ACTIVITY: Retype the material below line by line, matching every character without changes.

THE INPUT:
----

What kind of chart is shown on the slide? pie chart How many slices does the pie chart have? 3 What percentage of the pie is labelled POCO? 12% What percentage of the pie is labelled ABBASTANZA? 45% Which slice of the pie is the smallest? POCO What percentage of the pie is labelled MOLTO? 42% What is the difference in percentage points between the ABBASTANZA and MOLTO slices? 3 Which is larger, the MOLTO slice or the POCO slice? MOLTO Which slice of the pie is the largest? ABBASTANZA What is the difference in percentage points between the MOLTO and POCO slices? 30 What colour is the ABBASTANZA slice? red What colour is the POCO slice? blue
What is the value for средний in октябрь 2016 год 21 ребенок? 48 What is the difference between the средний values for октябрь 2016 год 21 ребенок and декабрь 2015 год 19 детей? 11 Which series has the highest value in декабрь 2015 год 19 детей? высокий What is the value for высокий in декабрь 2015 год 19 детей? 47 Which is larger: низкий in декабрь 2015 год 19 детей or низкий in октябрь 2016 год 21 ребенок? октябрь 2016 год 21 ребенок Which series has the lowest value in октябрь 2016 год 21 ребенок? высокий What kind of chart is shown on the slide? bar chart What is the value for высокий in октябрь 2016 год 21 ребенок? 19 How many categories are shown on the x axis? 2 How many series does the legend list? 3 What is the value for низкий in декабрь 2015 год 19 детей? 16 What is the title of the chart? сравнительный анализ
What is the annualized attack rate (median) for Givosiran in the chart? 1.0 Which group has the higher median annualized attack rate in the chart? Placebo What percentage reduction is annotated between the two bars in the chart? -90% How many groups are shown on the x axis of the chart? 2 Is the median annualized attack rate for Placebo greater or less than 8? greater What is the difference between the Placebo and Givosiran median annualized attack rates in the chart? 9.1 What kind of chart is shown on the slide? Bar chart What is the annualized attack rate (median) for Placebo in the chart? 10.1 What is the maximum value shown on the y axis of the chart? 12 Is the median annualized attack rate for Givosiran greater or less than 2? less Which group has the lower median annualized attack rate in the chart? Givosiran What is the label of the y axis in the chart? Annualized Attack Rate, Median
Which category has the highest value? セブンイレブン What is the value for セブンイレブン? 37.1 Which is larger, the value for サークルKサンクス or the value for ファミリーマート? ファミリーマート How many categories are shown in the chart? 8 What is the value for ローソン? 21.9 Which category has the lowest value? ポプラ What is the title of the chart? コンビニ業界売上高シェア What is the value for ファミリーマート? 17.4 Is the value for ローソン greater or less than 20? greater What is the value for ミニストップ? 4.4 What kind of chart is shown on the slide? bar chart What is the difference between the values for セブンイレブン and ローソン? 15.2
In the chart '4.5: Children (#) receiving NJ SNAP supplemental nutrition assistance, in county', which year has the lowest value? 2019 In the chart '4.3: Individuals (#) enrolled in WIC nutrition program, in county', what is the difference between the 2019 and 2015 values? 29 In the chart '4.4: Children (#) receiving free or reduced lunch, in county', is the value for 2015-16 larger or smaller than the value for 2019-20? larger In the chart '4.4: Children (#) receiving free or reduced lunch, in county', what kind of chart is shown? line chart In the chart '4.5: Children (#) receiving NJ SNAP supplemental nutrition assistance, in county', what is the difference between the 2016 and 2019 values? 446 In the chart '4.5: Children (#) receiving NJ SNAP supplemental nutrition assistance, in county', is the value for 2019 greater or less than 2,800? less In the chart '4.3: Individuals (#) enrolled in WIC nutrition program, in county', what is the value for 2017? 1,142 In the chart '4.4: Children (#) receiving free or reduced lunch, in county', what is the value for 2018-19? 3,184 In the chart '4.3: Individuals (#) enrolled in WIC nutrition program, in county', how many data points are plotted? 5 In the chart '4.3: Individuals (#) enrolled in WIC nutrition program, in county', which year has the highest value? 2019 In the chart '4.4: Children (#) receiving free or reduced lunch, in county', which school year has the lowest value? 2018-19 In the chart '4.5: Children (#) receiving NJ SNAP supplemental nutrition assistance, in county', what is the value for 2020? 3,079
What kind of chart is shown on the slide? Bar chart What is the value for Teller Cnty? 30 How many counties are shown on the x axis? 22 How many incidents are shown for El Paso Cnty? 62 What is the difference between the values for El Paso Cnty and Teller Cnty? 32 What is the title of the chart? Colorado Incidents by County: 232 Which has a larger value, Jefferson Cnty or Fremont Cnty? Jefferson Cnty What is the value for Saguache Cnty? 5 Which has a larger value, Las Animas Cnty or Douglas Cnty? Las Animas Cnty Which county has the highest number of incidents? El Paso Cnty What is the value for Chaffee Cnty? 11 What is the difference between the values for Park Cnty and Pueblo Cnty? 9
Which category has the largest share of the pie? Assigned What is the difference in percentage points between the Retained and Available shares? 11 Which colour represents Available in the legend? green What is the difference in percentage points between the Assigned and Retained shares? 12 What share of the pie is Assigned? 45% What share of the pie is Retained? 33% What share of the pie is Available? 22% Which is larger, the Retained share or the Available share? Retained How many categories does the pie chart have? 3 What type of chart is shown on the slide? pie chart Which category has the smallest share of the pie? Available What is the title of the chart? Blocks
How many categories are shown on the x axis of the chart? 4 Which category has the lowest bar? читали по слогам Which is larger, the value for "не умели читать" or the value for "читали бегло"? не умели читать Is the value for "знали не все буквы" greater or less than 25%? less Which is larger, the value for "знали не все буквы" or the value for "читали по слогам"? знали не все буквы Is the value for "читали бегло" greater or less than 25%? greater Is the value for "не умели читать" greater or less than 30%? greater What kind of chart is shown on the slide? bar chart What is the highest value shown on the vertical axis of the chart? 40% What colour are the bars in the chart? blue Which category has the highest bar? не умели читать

----

THE COMPLETED TASK:
What kind of chart is shown on the slide? pie chart How many slices does the pie chart have? 3 What percentage of the pie is labelled POCO? 12% What percentage of the pie is labelled ABBASTANZA? 45% Which slice of the pie is the smallest? POCO What percentage of the pie is labelled MOLTO? 42% What is the difference in percentage points between the ABBASTANZA and MOLTO slices? 3 Which is larger, the MOLTO slice or the POCO slice? MOLTO Which slice of the pie is the largest? ABBASTANZA What is the difference in percentage points between the MOLTO and POCO slices? 30 What colour is the ABBASTANZA slice? red What colour is the POCO slice? blue
What is the value for средний in октябрь 2016 год 21 ребенок? 48 What is the difference between the средний values for октябрь 2016 год 21 ребенок and декабрь 2015 год 19 детей? 11 Which series has the highest value in декабрь 2015 год 19 детей? высокий What is the value for высокий in декабрь 2015 год 19 детей? 47 Which is larger: низкий in декабрь 2015 год 19 детей or низкий in октябрь 2016 год 21 ребенок? октябрь 2016 год 21 ребенок Which series has the lowest value in октябрь 2016 год 21 ребенок? высокий What kind of chart is shown on the slide? bar chart What is the value for высокий in октябрь 2016 год 21 ребенок? 19 How many categories are shown on the x axis? 2 How many series does the legend list? 3 What is the value for низкий in декабрь 2015 год 19 детей? 16 What is the title of the chart? сравнительный анализ
What is the annualized attack rate (median) for Givosiran in the chart? 1.0 Which group has the higher median annualized attack rate in the chart? Placebo What percentage reduction is annotated between the two bars in the chart? -90% How many groups are shown on the x axis of the chart? 2 Is the median annualized attack rate for Placebo greater or less than 8? greater What is the difference between the Placebo and Givosiran median annualized attack rates in the chart? 9.1 What kind of chart is shown on the slide? Bar chart What is the annualized attack rate (median) for Placebo in the chart? 10.1 What is the maximum value shown on the y axis of the chart? 12 Is the median annualized attack rate for Givosiran greater or less than 2? less Which group has the lower median annualized attack rate in the chart? Givosiran What is the label of the y axis in the chart? Annualized Attack Rate, Median
Which category has the highest value? セブンイレブン What is the value for セブンイレブン? 37.1 Which is larger, the value for サークルKサンクス or the value for ファミリーマート? ファミリーマート How many categories are shown in the chart? 8 What is the value for ローソン? 21.9 Which category has the lowest value? ポプラ What is the title of the chart? コンビニ業界売上高シェア What is the value for ファミリーマート? 17.4 Is the value for ローソン greater or less than 20? greater What is the value for ミニストップ? 4.4 What kind of chart is shown on the slide? bar chart What is the difference between the values for セブンイレブン and ローソン? 15.2
In the chart '4.5: Children (#) receiving NJ SNAP supplemental nutrition assistance, in county', which year has the lowest value? 2019 In the chart '4.3: Individuals (#) enrolled in WIC nutrition program, in county', what is the difference between the 2019 and 2015 values? 29 In the chart '4.4: Children (#) receiving free or reduced lunch, in county', is the value for 2015-16 larger or smaller than the value for 2019-20? larger In the chart '4.4: Children (#) receiving free or reduced lunch, in county', what kind of chart is shown? line chart In the chart '4.5: Children (#) receiving NJ SNAP supplemental nutrition assistance, in county', what is the difference between the 2016 and 2019 values? 446 In the chart '4.5: Children (#) receiving NJ SNAP supplemental nutrition assistance, in county', is the value for 2019 greater or less than 2,800? less In the chart '4.3: Individuals (#) enrolled in WIC nutrition program, in county', what is the value for 2017? 1,142 In the chart '4.4: Children (#) receiving free or reduced lunch, in county', what is the value for 2018-19? 3,184 In the chart '4.3: Individuals (#) enrolled in WIC nutrition program, in county', how many data points are plotted? 5 In the chart '4.3: Individuals (#) enrolled in WIC nutrition program, in county', which year has the highest value? 2019 In the chart '4.4: Children (#) receiving free or reduced lunch, in county', which school year has the lowest value? 2018-19 In the chart '4.5: Children (#) receiving NJ SNAP supplemental nutrition assistance, in county', what is the value for 2020? 3,079
What kind of chart is shown on the slide? Bar chart What is the value for Teller Cnty? 30 How many counties are shown on the x axis? 22 How many incidents are shown for El Paso Cnty? 62 What is the difference between the values for El Paso Cnty and Teller Cnty? 32 What is the title of the chart? Colorado Incidents by County: 232 Which has a larger value, Jefferson Cnty or Fremont Cnty? Jefferson Cnty What is the value for Saguache Cnty? 5 Which has a larger value, Las Animas Cnty or Douglas Cnty? Las Animas Cnty Which county has the highest number of incidents? El Paso Cnty What is the value for Chaffee Cnty? 11 What is the difference between the values for Park Cnty and Pueblo Cnty? 9
Which category has the largest share of the pie? Assigned What is the difference in percentage points between the Retained and Available shares? 11 Which colour represents Available in the legend? green What is the difference in percentage points between the Assigned and Retained shares? 12 What share of the pie is Assigned? 45% What share of the pie is Retained? 33% What share of the pie is Available? 22% Which is larger, the Retained share or the Available share? Retained How many categories does the pie chart have? 3 What type of chart is shown on the slide? pie chart Which category has the smallest share of the pie? Available What is the title of the chart? Blocks
How many categories are shown on the x axis of the chart? 4 Which category has the lowest bar? читали по слогам Which is larger, the value for "не умели читать" or the value for "читали бегло"? не умели читать Is the value for "знали не все буквы" greater or less than 25%? less Which is larger, the value for "знали не все буквы" or the value for "читали по слогам"? знали не все буквы Is the value for "читали бегло" greater or less than 25%? greater Is the value for "не умели читать" greater or less than 30%? greater What kind of chart is shown on the slide? bar chart What is the highest value shown on the vertical axis of the chart? 40% What colour are the bars in the chart? blue Which category has the highest bar? не умели читать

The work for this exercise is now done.